*Text provided*:
_ _ _ _
Version-Release number of selected component (if applicable):
ceph-ansible-3.1.0-0.1.beta6.el7cp.noarch.rpm 

How reproducible:
100%

Steps to Reproduce:
1. Deploy OSP10 with 3 controllers + 2 computes + 3 ceph nodes
2. Upgrade to OSP13 by the FFU path
3. Rnu the ceph upgrade step:
#!/bin/bash
openstack overcloud deploy \
--timeout 100 \
--templates /usr/share/openstack-tripleo-heat-templates \
--stack overcloud \
--libvirt-type kvm \
--ntp-server clock.redhat.com \
--control-scale 3 \
--control-flavor controller \
--compute-scale 2 \
--compute-flavor compute \
--ceph-storage-scale 3 \
--ceph-storage-flavor ceph \
-e /usr/share/openstack-tripleo-heat-templates/environments/storage-environment.yaml \
-e /home/stack/virt/internal.yaml \
-e /usr/share/openstack-tripleo-heat-templates/environments/network-isolation.yaml \
-e /home/stack/virt/network/network-environment.yaml \
-e /home/stack/virt/enable-tls.yaml \
-e /home/stack/virt/inject-trust-anchor.yaml \
-e /home/stack/virt/public_vip.yaml \
-e /usr/share/openstack-tripleo-heat-templates/environments/tls-endpoints-public-ip.yaml \
-e /home/stack/virt/hostnames.yml \
-e /home/stack/virt/debug.yaml \
-e /home/stack/virt/docker-images.yaml \
-e /usr/share/openstack-tripleo-heat-templates/environments/updates/update-from-ceph-newton.yaml \
-e /home/stack/ceph-ansible-env.yaml \

Actual results:
ceph-ansible playbooks fail. Attaching var/log/mistral/ceph-install-workflow.log

Expected results:
Upgrade doesn't fail.
_ _ _ _
*Input data*:
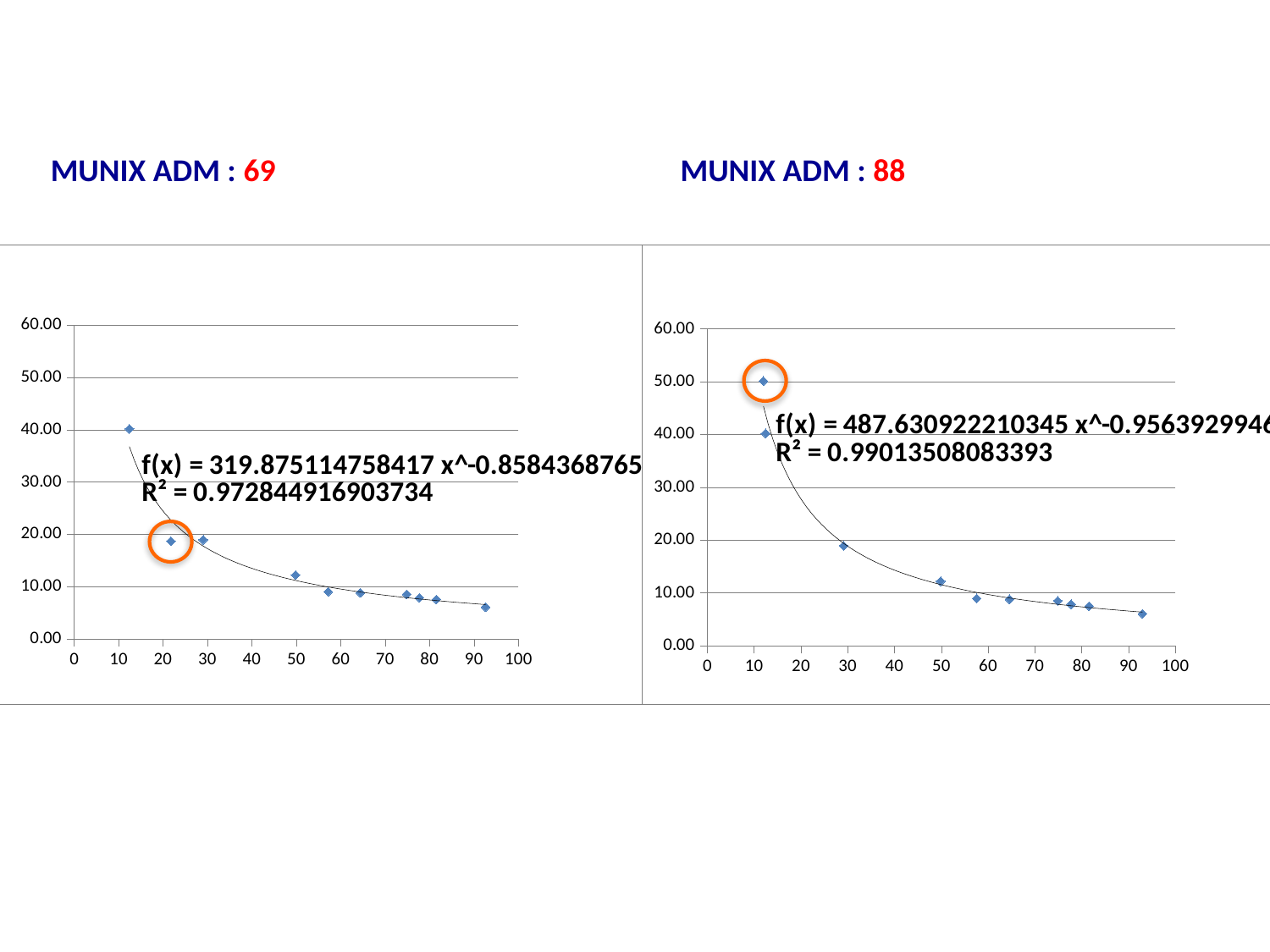
In the right chart (MUNIX ADM : 88), do the plotted values rise or fall as x increases? Fall In the left chart (MUNIX ADM : 69), is the value of the circled point greater or less than 30? less In the right chart (MUNIX ADM : 88), is the value of the circled point greater or less than 40? greater What kind of chart is the left chart (MUNIX ADM : 69)? Scatter chart What R² value is shown on the left chart (MUNIX ADM : 69)? 0.972844916903734 How many data points are plotted in the left chart (MUNIX ADM : 69)? 10 In the left chart (MUNIX ADM : 69), is the value of the leftmost point (near x = 10) greater or less than 30? greater In the left chart (MUNIX ADM : 69), which point has the larger value: the leftmost point (near x = 10) or the rightmost point (near x = 90)? The leftmost point In the left chart (MUNIX ADM : 69), do the plotted values rise or fall as x increases? Fall What R² value is shown on the right chart (MUNIX ADM : 88)? 0.99013508083393 How many data points are plotted in the right chart (MUNIX ADM : 88)? 10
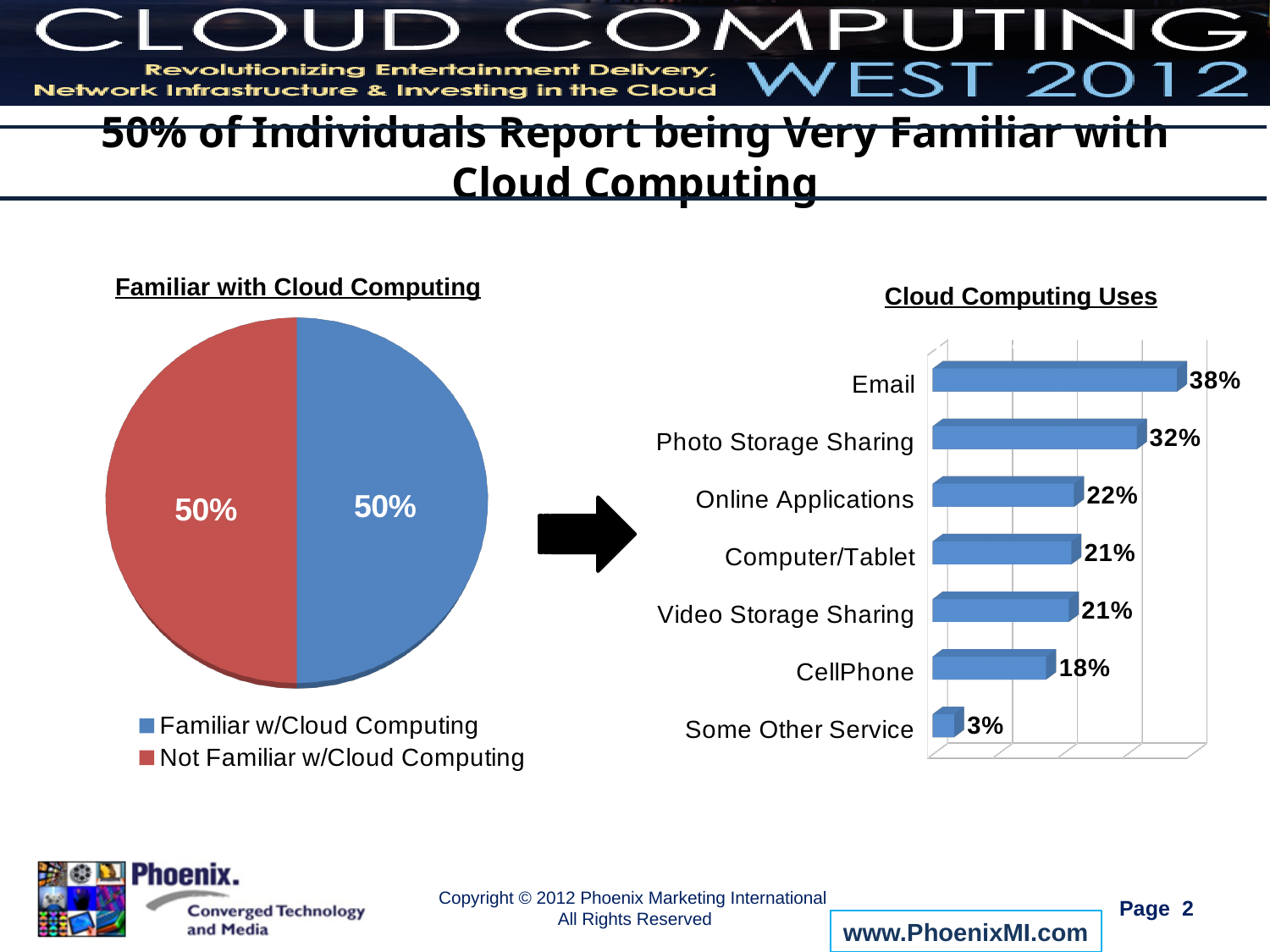
What kind of chart is 'Cloud Computing Uses'? Bar chart In the 'Cloud Computing Uses' chart, which is larger: Online Applications or CellPhone? Online Applications What kind of chart is 'Familiar with Cloud Computing'? Pie chart In the 'Cloud Computing Uses' chart, which category has the highest value? Email In the 'Cloud Computing Uses' chart, what percentage is shown for Photo Storage Sharing? 32% In the 'Familiar with Cloud Computing' chart, what share is labelled for Familiar w/Cloud Computing? 50% In the 'Cloud Computing Uses' chart, what is the difference between Email and Photo Storage Sharing? 6% In the 'Cloud Computing Uses' chart, what percentage is shown for CellPhone? 18% In the 'Cloud Computing Uses' chart, what percentage is shown for Email? 38% In the 'Cloud Computing Uses' chart, which category has the lowest value? Some Other Service How many entries does the legend of the 'Familiar with Cloud Computing' chart list? 2 How many categories are shown in the 'Cloud Computing Uses' chart? 7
_ _ _ _
Condense the paragraph of the bug report that begins "Steps to Reproduce:" into a short list that keeps its main facts. Work from the bug report alone; the listing plays no part.

- Deploy OSP10 with 3 controllers, 2 computes and 3 Ceph nodes.
- Upgrade to OSP13 by the FFU path.
- Run the Ceph upgrade step with an openstack overcloud deploy script:
  - timeout 100
  - templates from /usr/share/openstack-tripleo-heat-templates
  - stack "overcloud"
  - libvirt type kvm
  - NTP server clock.redhat.com
  - 3 controllers, 2 computes and 3 Ceph storage nodes, each with its flavor
  - environment files for storage, internal settings, network isolation and network environment, TLS (enable-tls, trust anchor, public VIP, public IP endpoints), hostnames, debug, Docker images, the update from Ceph Newton, and ceph-ansible